Lo scenario, in genere, è questo. Sei giovane e cerchi un lavoro per l’estate: sei uno studente o hai da poco finito gli studi, e di certo vuoi inserirti il prima possibile in un ambito professionale. Noti che gli annunci che riguardano l’animazione sono tanti e decidi di provarci. Ma di certo occorre sfatare il mito che l’animatore e l’animatrice siano delle figure che non necessitano di un corso di formazione: l’agenzia seria, se sei a digiuno di esperienza, sicuramente ti fornirà i mezzi per non partire allo sbaraglio. Comprensibilmente, una realtà di professionisti non ha alcuna intenzione di assumere qualcuno che potrebbe in qualche modo abbassare la qualità del prodotto. Quindi è meglio pensarci prima e vedere cosa offre il “reclutamento” già nel periodo primaverile.

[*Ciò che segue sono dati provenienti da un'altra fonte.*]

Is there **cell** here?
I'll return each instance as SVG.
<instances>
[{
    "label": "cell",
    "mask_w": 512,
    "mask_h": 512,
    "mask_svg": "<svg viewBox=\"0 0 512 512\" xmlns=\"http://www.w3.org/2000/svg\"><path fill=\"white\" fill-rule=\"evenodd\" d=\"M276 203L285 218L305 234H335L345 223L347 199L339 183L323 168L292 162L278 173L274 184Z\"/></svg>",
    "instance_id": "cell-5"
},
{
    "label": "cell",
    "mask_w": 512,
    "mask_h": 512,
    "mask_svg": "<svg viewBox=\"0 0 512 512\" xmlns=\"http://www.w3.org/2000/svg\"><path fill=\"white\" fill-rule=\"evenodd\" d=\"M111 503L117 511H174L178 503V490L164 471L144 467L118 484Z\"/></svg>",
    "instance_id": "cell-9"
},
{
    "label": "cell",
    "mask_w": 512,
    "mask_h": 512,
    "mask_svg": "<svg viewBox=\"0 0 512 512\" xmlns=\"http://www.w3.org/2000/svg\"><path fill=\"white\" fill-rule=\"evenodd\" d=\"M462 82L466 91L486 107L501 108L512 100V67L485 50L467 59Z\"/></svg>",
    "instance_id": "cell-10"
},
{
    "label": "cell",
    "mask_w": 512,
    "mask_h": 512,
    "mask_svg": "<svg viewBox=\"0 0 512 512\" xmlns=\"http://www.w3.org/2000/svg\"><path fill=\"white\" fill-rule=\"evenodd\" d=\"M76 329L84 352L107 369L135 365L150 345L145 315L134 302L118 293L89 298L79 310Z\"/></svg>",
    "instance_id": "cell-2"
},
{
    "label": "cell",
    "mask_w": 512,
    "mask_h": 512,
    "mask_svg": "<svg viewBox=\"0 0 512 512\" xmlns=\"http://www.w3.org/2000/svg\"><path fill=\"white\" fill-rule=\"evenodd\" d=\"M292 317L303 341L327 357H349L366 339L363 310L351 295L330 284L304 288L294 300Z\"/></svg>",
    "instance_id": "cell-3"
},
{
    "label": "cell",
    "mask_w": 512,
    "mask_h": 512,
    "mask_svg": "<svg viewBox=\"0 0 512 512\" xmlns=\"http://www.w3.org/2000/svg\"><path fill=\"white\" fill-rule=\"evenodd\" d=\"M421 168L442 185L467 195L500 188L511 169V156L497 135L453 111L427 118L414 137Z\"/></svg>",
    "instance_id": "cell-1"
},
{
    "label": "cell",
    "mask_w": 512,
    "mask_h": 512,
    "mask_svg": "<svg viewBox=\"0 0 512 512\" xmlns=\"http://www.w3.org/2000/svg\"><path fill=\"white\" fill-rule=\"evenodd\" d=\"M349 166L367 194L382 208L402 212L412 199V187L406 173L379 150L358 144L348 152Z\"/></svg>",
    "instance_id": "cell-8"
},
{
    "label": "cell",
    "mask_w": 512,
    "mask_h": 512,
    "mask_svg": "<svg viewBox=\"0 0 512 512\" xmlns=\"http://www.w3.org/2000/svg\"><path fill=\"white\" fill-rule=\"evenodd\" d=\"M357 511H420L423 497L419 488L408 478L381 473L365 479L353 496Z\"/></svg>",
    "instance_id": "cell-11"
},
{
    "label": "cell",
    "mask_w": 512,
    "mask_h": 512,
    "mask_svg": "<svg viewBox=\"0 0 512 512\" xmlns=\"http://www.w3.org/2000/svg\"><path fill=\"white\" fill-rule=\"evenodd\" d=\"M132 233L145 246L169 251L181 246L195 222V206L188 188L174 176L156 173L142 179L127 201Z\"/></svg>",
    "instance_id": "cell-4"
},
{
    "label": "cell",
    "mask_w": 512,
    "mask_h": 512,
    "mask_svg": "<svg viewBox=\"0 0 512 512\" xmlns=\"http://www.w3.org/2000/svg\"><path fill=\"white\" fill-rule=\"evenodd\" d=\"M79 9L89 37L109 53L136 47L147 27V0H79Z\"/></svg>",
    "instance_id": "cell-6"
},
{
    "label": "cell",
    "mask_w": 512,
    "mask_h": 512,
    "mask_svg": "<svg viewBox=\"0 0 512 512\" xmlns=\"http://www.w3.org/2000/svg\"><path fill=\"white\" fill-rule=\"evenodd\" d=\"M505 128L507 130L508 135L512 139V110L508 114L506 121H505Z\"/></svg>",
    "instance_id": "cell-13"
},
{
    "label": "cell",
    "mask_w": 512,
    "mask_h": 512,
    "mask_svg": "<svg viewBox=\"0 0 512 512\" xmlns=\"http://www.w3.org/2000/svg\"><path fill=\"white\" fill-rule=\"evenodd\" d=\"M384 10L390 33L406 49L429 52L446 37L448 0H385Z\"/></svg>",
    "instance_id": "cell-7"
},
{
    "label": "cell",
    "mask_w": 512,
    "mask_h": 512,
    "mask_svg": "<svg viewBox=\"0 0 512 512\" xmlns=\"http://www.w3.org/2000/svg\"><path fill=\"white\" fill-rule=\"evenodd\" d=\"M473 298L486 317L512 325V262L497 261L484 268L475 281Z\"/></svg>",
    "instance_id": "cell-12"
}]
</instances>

Ebbene si: qualche mese prima della partenza è opportuno cogliere l’opportunità di immagazzinare più informazioni possibili per essere all’altezza della situazione. Questa fase di apprendimento è importante anche per l’agenzia stessa, in quanto è il banco di prova necessario per verificare l’attitudine e l’utilità della figura da selezionare. Ognuno ha le proprie inclinazioni che devono essere attentamente vagliate per far sì che tutti abbiano il ruolo più idoneo. Ma, come detto nei post passati, il corso di formazione permette anche di far emergere qualche dote nascosta! Durante la selezione non si scarta a priori nessuna ipotesi e potreste scoprire, ad esempio, di essere portati per la recitazione o di essere meno timidi di quello che pensate. Ascoltate con attenzione i consigli degli animatori più esperti e fate più domande possibili, perché una volta che sarete in ballo dovrete saper camminare con le vostre gambe.

Un’agenzia di animazione inoltre non lavora solo durante i mesi caldi e nel percorso di apprendimento dei rudimenti del mestiere potrete essere messi alla prova in situazioni professionali. Se intendete proporvi come animatori per bambini, sappiate che in gioco ci sono grosse responsabilità, sia vostre che del vostro datore di lavoro. Non stupitevi quindi se l’agenzia vi proporrà di testarvi, ad esempio, in una festa di compleanno piena di piccoli pargoli. Nel mio caso ricordo che, dopo aver partecipato al corso per animatori, organizzammo uno spettacolo per la festa del quartiere che ospitava la sede dell’agenzia. Fu molto divertente, un battesimo del fuoco che senza dubbio contribuì a farci acquisire maggiore sicurezza. In parole povere non sottovalutate la formazione, è una tutela che in primo luogo sarà molto utile a voi stessi. In pochi sarebbero entusiasti di approcciarsi ad una nuova esperienza lavorativa senza sapere bene a cosa si sta andando incontro. Tenete presente che molte delle vostre convinzioni potrebbero essere errate.

Inoltre, le agenzie serie rilasciano un attestato di partecipazione che vi sarà utile nelle esperienze future. Ma nell’animazione, come in tutti i lavori, non si finisce mai di imparare!